Making a mark on depression

Voineskos and Strafella
Dr. Daphne Voineskos, (L), clinician investigator at UHN’s Krembil Brain Institute, and Rebecca Strafella, a former graduate student in Dr. Voineskos’ lab. (Photo: UHN StRIDe Team)

A recent study from UHN’s Krembil Brain Institute revealed specific changes to brain function that occur in individuals treated for major depressive disorder.

Approximately one-third of cases of major depressive disorder are untreatable – they do not respond to medications or other types of therapy, such as talk therapy.

Repetitive transcranial magnetic stimulation (rTMS) is a non-invasive form of brain stimulation that helps some individuals who are treatment-resistant – with a response rate of 50 per cent.

Despite a growing understanding on how this therapy works, it is unclear why some individuals respond and others do not.

“Psychiatry is plagued with trial and error, and we do not have reliable tests to diagnose patients or let them know whether a particular treatment is right for them, like we do in other areas of medicine,” says Dr. Daphne Voineskos, a clinician investigator at UHN’s Krembil Brain Institute, and lead author of the study. “By examining changes in brain activity during and following rTMS, we can gain deep insights into how the treatment works and pinpoint which individuals are most likely to benefit.”

A women looking out a window
Major depressive disorder – also called depression – is the most commonly diagnosed mood disorder. It affects one in 10 Canadians and is most prevalent among working adults between the ages of 15 and 64 years old. (Photo: Getty Images)

To identify treatment-related changes in brain activity, the researchers analyzed data from 90 adults with treatment-resistant depression who received up to 30 rTMS sessions over a maximum period of six weeks.

Before and after the rTMS treatment program, participants underwent a brain stimulation and recording procedure called transcranial magnetic stimulation and electroencephalography (TMS-EEG). Using this method, the team studied changes in two markers of cortical inhibition, known as the N100 and N45 signals.

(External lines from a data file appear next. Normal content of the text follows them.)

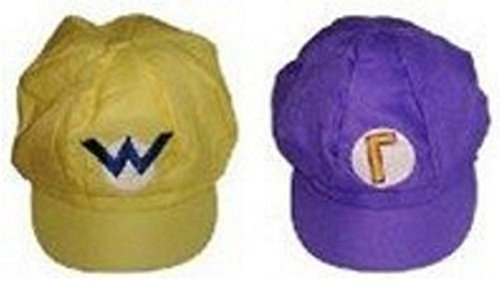 [Super Mario Series Cosplay goods (Wario & Waluigi Style Cap Yellow & Purple)] (Daisy And Luigi Halloween Costumes)
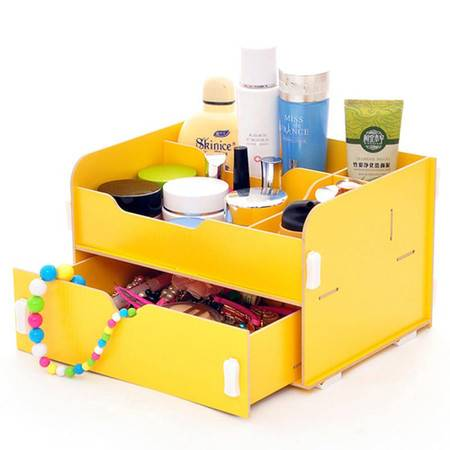 普润 实用二代DIY大抽屉木质收纳盒/化妆盒(AJ012)--黄色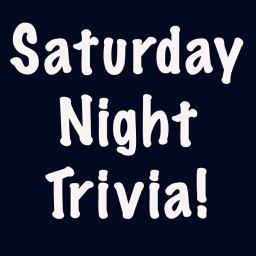 Saturday Night Trivia!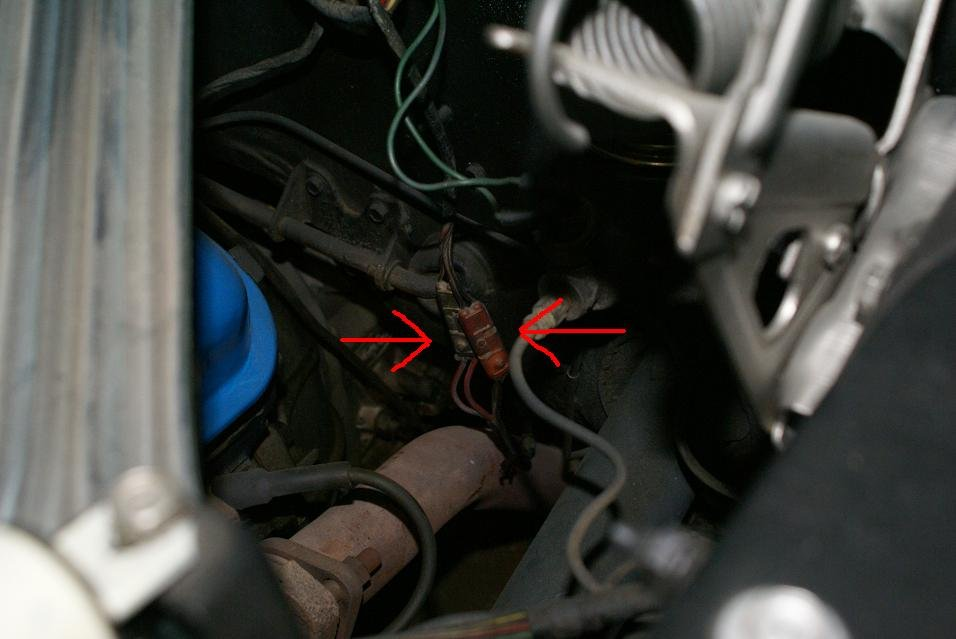 1966 Mustang Neutral Safety Switch Wiring Diagram - Wiring Diagrams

The team found that both markers changed following rTMS in individuals who responded to treatment. Specifically, these individuals showed a weaker N100 signal and a stronger N45 signal after treatment compared to non-responders.

“We also discovered that as individuals’ levels of depression decreased, their N100 and N45 signals began to resemble those of healthy individuals,” says Rebecca Strafella, a former graduate student in Dr. Voineskos’ lab, and first author of the study.

Interestingly, the team also found that features of the N100 signal before treatment can help to predict whether an individual will benefit from rTMS.

“With these findings, we are getting closer to developing a non-invasive test to guide treatments for our patients,” says Dr. Voineskos.

“Our findings reveal a robust way to identify individual patients that will benefit from rTMS. These insights could lead to improved clinical protocols that avoid the frustration that comes with current trial and error approaches for the treatment of depression.”

This study was supported by generous donors to UHN Foundation.